In order to bolster clinical research awareness and participation, trials need to invest in dynamic content marketing and digital advertising.
It’s no secret that clinical trials have a patient awareness problem — according to the Coalition for Clinical Trial Awareness, in a randomized survey of 1,000 healthy adults, 40% of respondents said they didn’t understand the basic premise of a clinical trial. Another recent survey found that the vast majority of Americans had “little to no knowledge of clinical trials,” with less than 10% reporting that they knew “a lot.”
This general lack of awareness has spawned some serious and damaging misconceptions about clinical research in general, including fears about the efficacy of treatments, potential side effects, the trustworthiness of research organizations, and untenable costs.
In turn, trials are struggling to recruit participants, which is extending approval timelines and costing the industry billions of dollars. This subsequently increases the cost of care for patients and ultimately keeps new treatments out of their hands.
It’s Time for a Change
For years, the industry has primarily relied on physician referrals and local marketing campaigns run by investigator sites in order to spread the word about clinical research opportunities. The only problem is that these tactics are becoming increasingly ineffective.
In the case of the former, recent research from Tufts CSDD suggests that less than 0.2% of nurses and physicians actively refer patients to clinical trials. With the latter, the issue isn’t necessarily that people are consuming less television and radio content; rather, it’s that those ad formats are becoming increasingly ineffective.
Today’s consumers have grown accustomed to highly personalized, relevant, and informative marketing experiences. A one-size-fits-all approach to advertising simply doesn’t cut it anymore — if content doesn’t resonate with someone on a personal level, they’ll simply ignore it.

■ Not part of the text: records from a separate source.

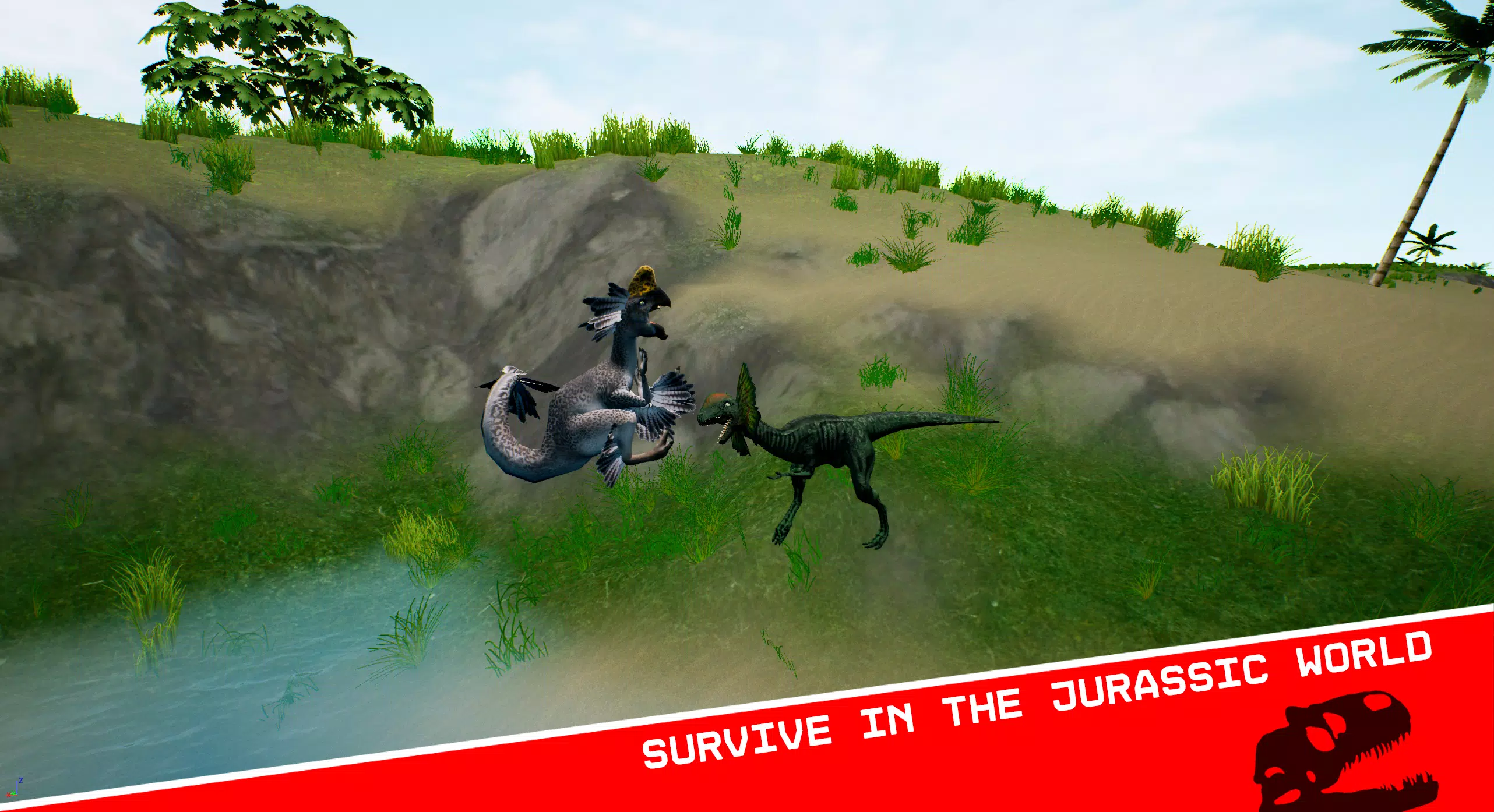 Jogo para PC Carnivores: Dinosaur Hunter Turok: Dinosaur Hunter PlayStation  3, android, jogo, videogame png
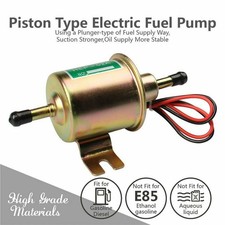 12V HEP-02A Fuel Pump Fuel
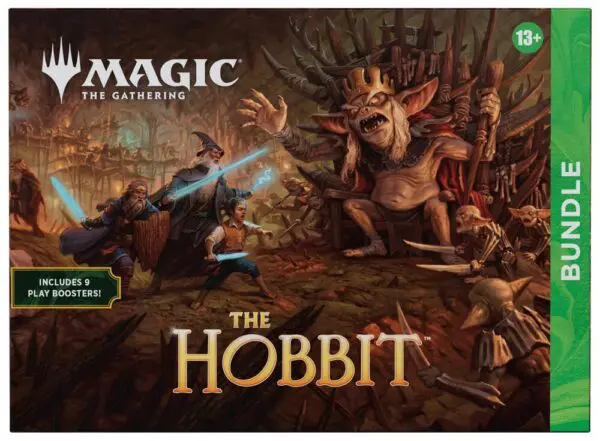 The Hobbit - Bundle - (HOB)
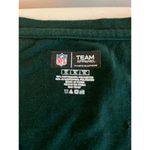 NFL  Team Apparel Green Bay Packers Short Sleeve VNeck TShirt Green Size XL Photo 5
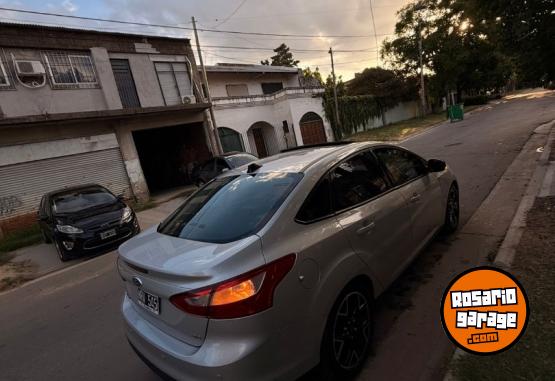 Autos - Ford Focus 2014 Nafta 172000Km - En Venta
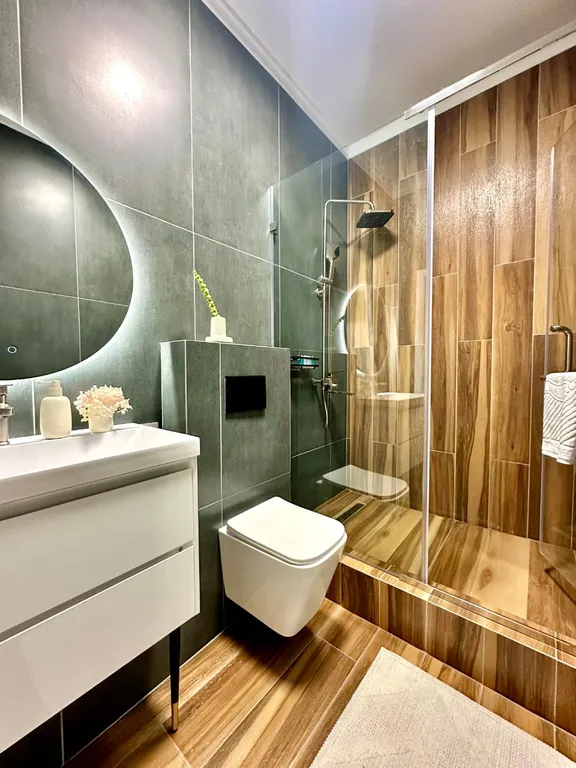 Квартира Студия Небесная Гармония рядом с Арбатом — Алматы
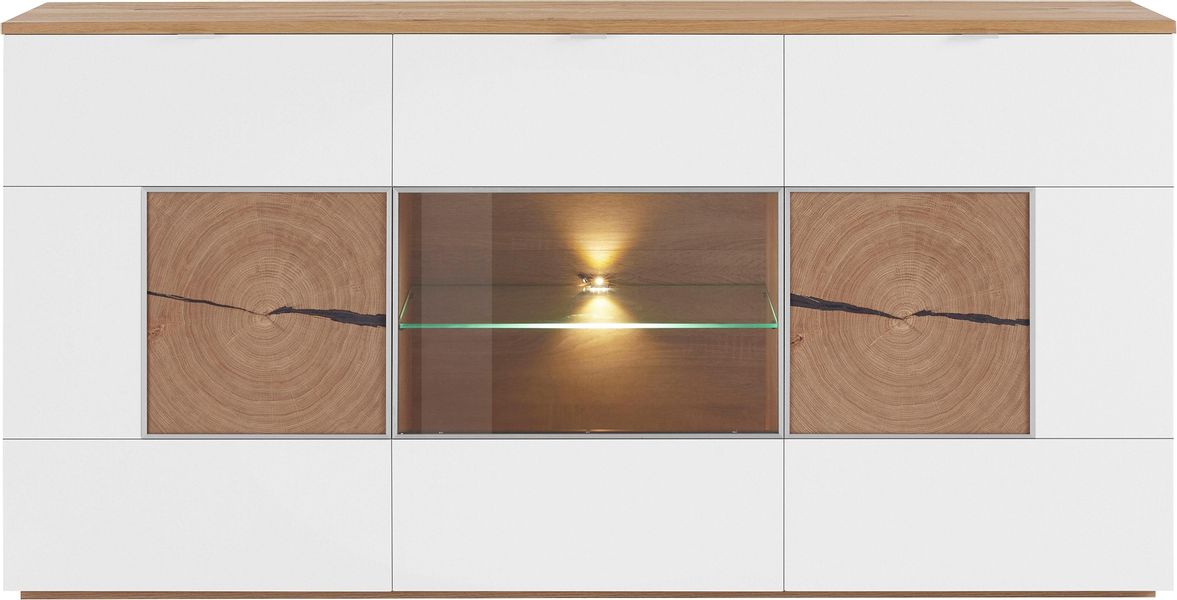 VOGL Möbelfabrik Sideboard Breite 180 cm günstig online kaufen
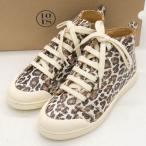  тонн iz спортивные туфли средний cut не использовался Leopard рисунок бренд обувь обувь Kids для мальчика 33 размер многоцветный 10IS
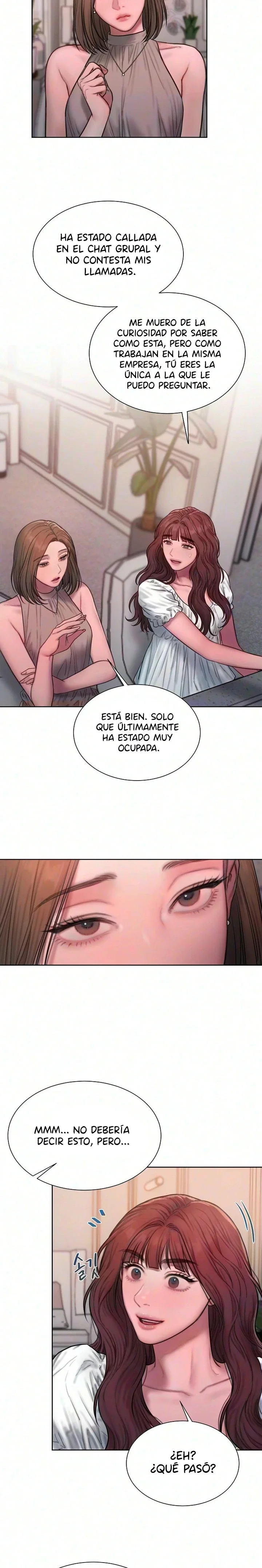 Codicioso Capítulo 33 - página 6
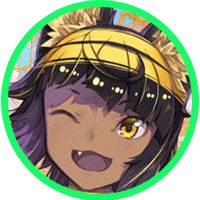 オセロニアの［守護の猫神］バステトの画像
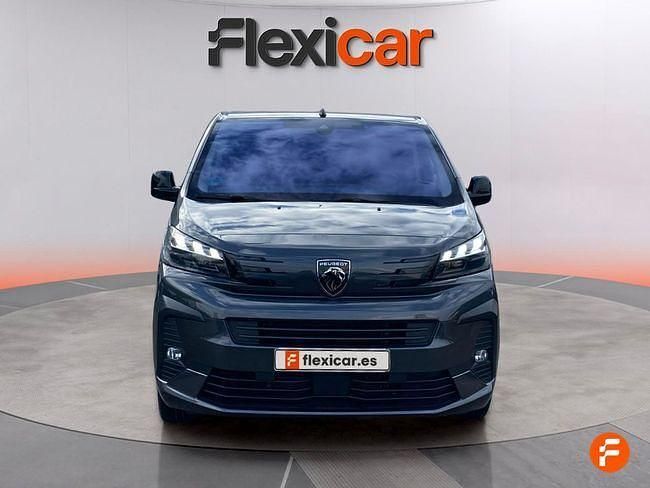 Usado Peugeot Traveller Business-Line 180 CV (132 kW) 2024 Gris Monovolumen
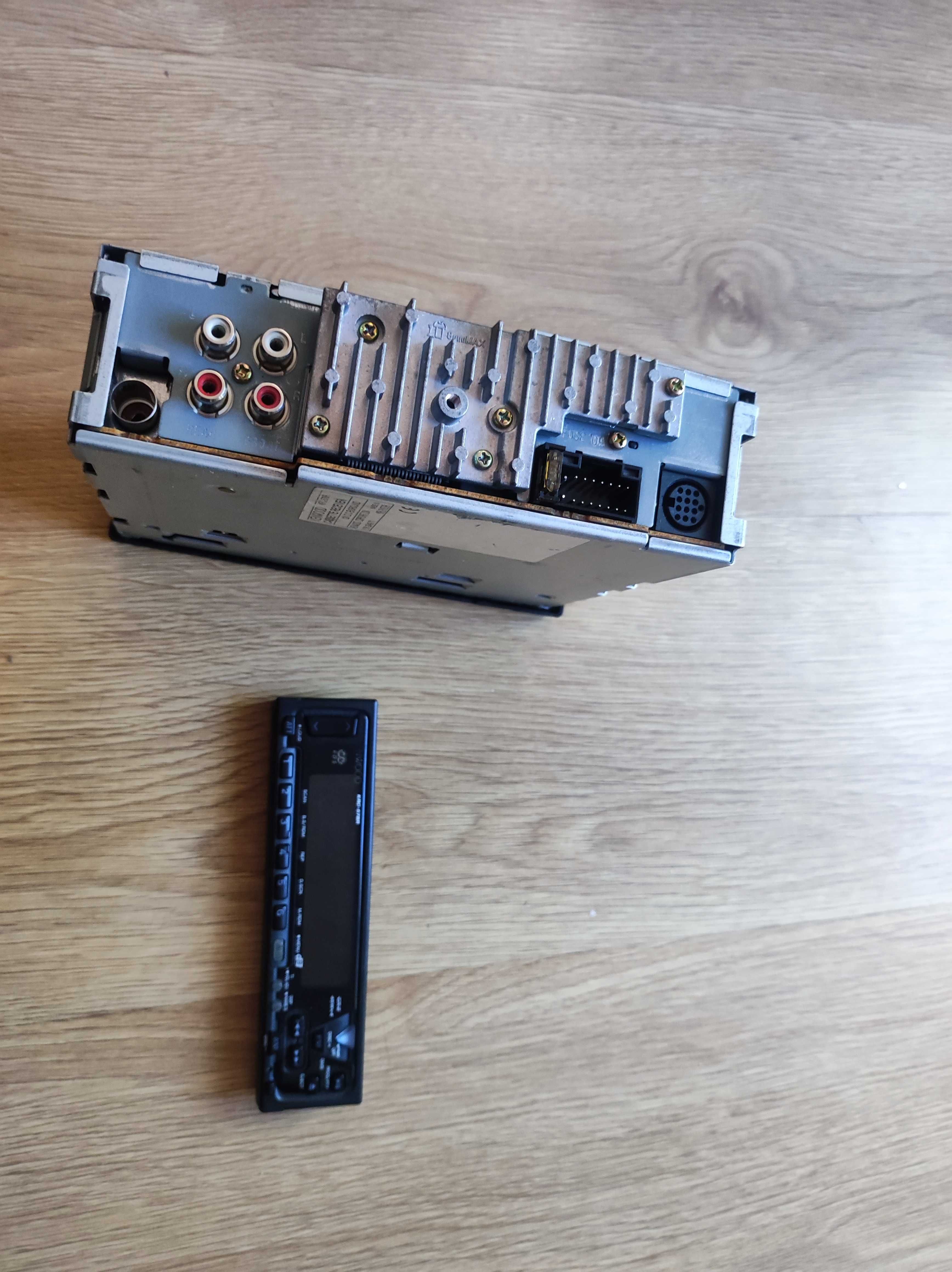 kenwood krc-578r razem z panelem klasyk wysoki model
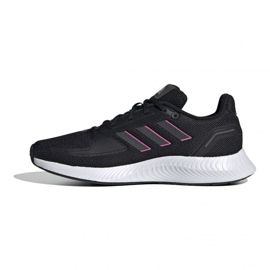 Sko adidas Runfalcon 2.0 W FY9624 sort 1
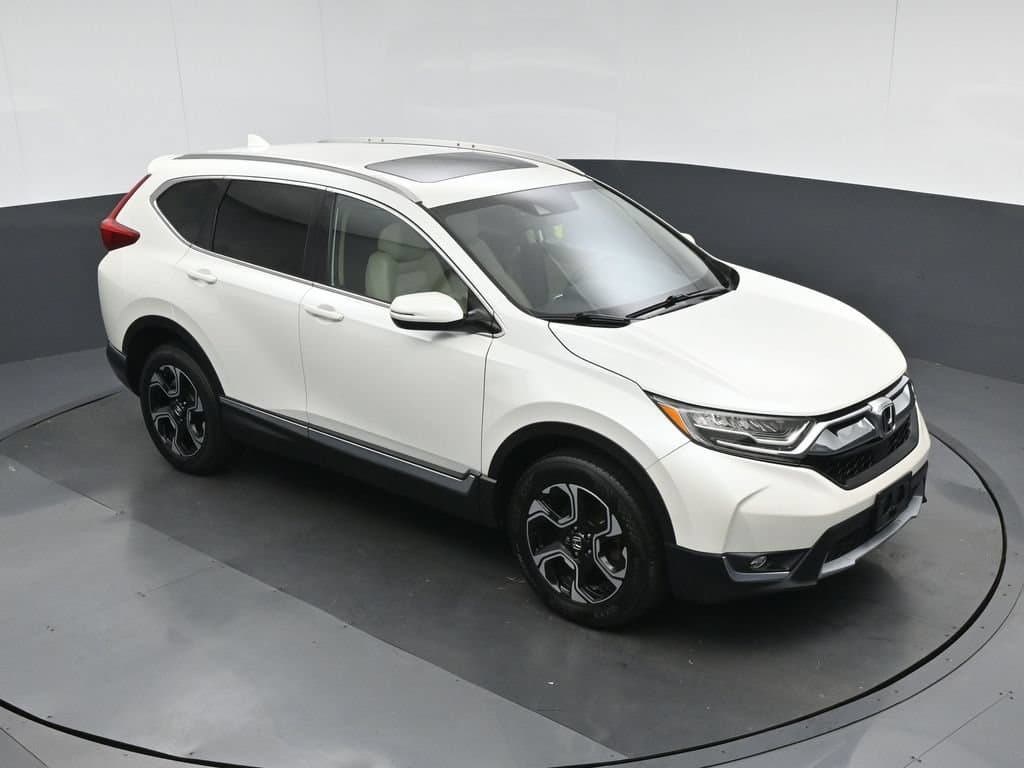 2018 Honda CR-V Touring, photo 61 of 64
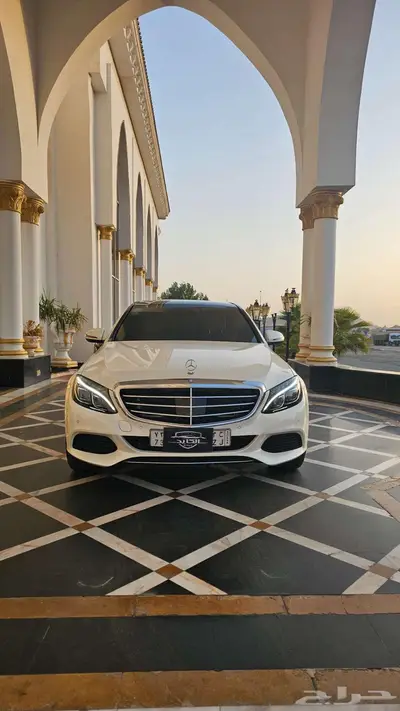 مرسيدس C-class جفالي 39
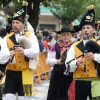 Batalla de Flores de las Festas da Peregrina 2024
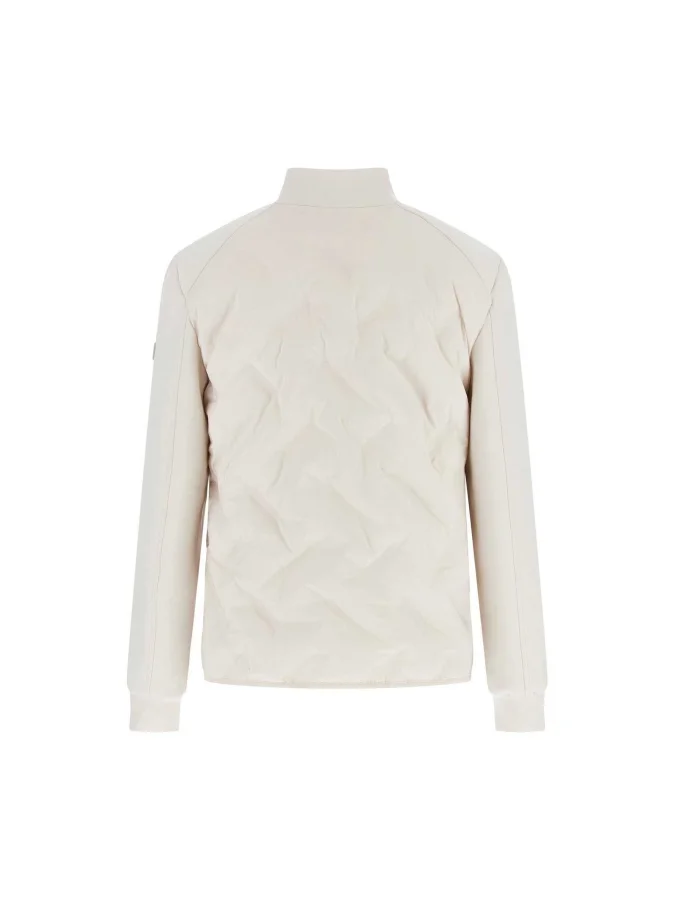 GUESS - STRETCH QUILTED JACKET 2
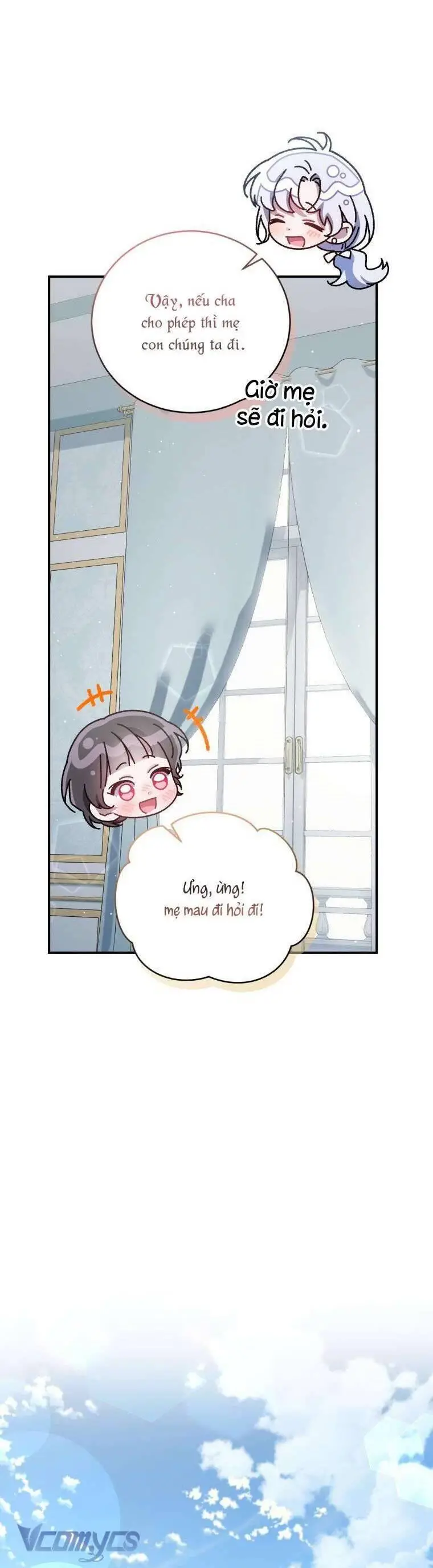 Tôi Trở Thành Mẹ Kế Của Gia Đình Hắc Ám Nettruyen ZZZ Chương 56 Page 36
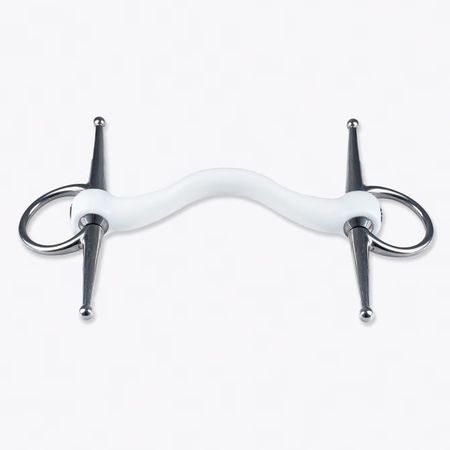 Knebeltrense flexi soft hohe Zungenfreiheit med, Gebisse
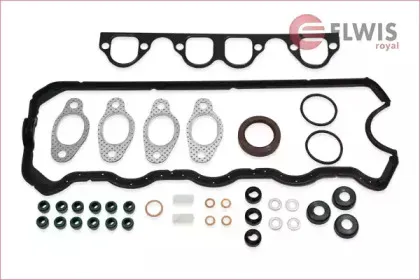 9756023 ELWIS ROYAL Комплект прокладок, головка цилиндра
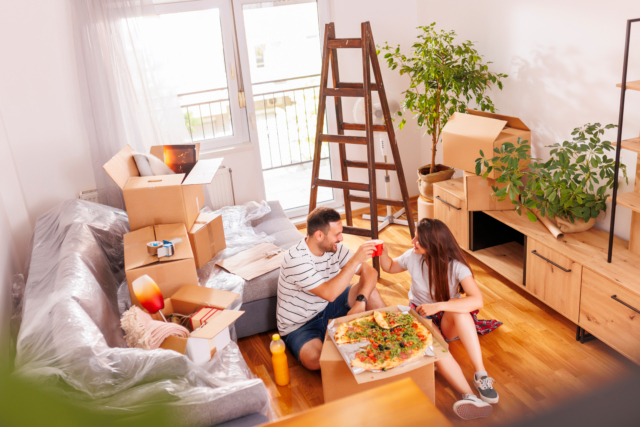 APARTMENT MOVERS IN MIAMI, FL
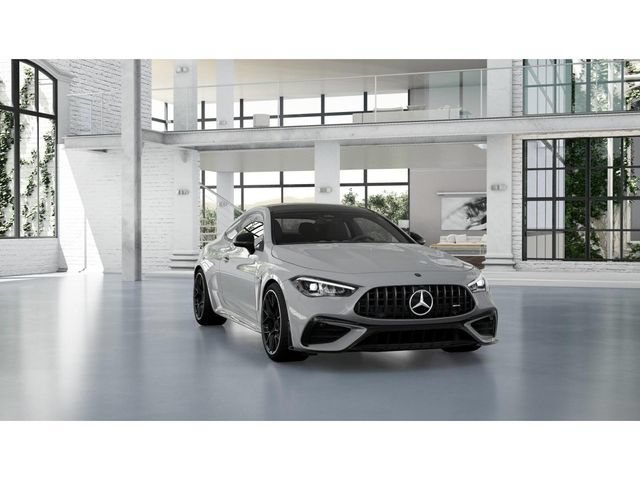 New 2027 MANUFAKTUR Alpine Grey Mercedes-Benz AMG® CLE 53 4MATIC+ Coupe image 52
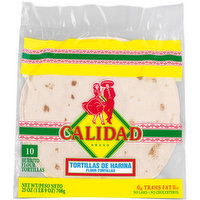 Calidad Tortilla Flour - 10 Each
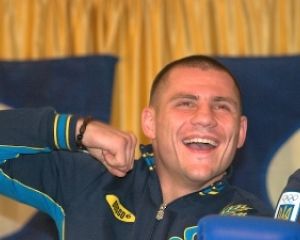 Серебряный призер Лондона собрался нокаутировать соперника (ВИДЕО)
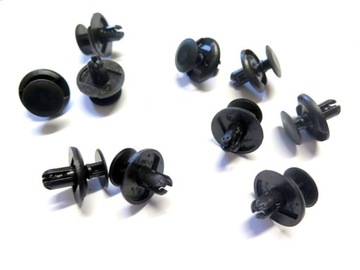 Clips wings extension suzuki jimny, фото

There’s also the issue of decreased attention spans — I’m sure you’ve all seen the statistic that humans now have a shorter attention span than goldfish. In order to actually capture someone’s attention and hold it, your content must be visually compelling, highly engaging, and above all else, easy to understand.
A Better Approach
If clinical trials really want to bolster patient awareness and shift public perception, they need to rethink their entire approach. It’s not an accident that so many B2C companies invest in dynamic content marketing strategies — i.e., video content, interactive quizzes, infographics, etc. — they’re making decisions based on performance data, which, of course, directly reflects consumer preferences.
I recently came across a great example of dynamic content being used to bolster patients’ awareness of clinical trials. The Winship Cancer Institute of Emory University has a fantastic YouTube channel, but an Emory News blog post highlighting two particular videos was what initially caught my attention.
The videos feature two breast cancer survivors giving first-hand accounts of their clinical trial experiences. Their stories are incredibly powerful, designed to resonate and reassure women who are going through the same harrowing process and may be in search of alternative and/or additional treatment options.
These videos were part of a study conducted by researchers at Emory to test the efficacy of video content as an awareness booster for clinical trials. Although the results haven’t been released yet, all of the existing data suggests that this is indeed the industry’s way forward. Video already accounts for well over 65% of the internet’s total global traffic, and that number is expected to grow to 80% by 2019.
At the end of the day, if we want our message to be heard (and spread), we don’t need to change it — we simply need to identify the most effective media types and platforms through which to convey it, then leverage those channels to tell the most authentic and compelling stories possible. In other words, let’s figure out how to properly engage our target audience, then simply let the experiences speak for themselves.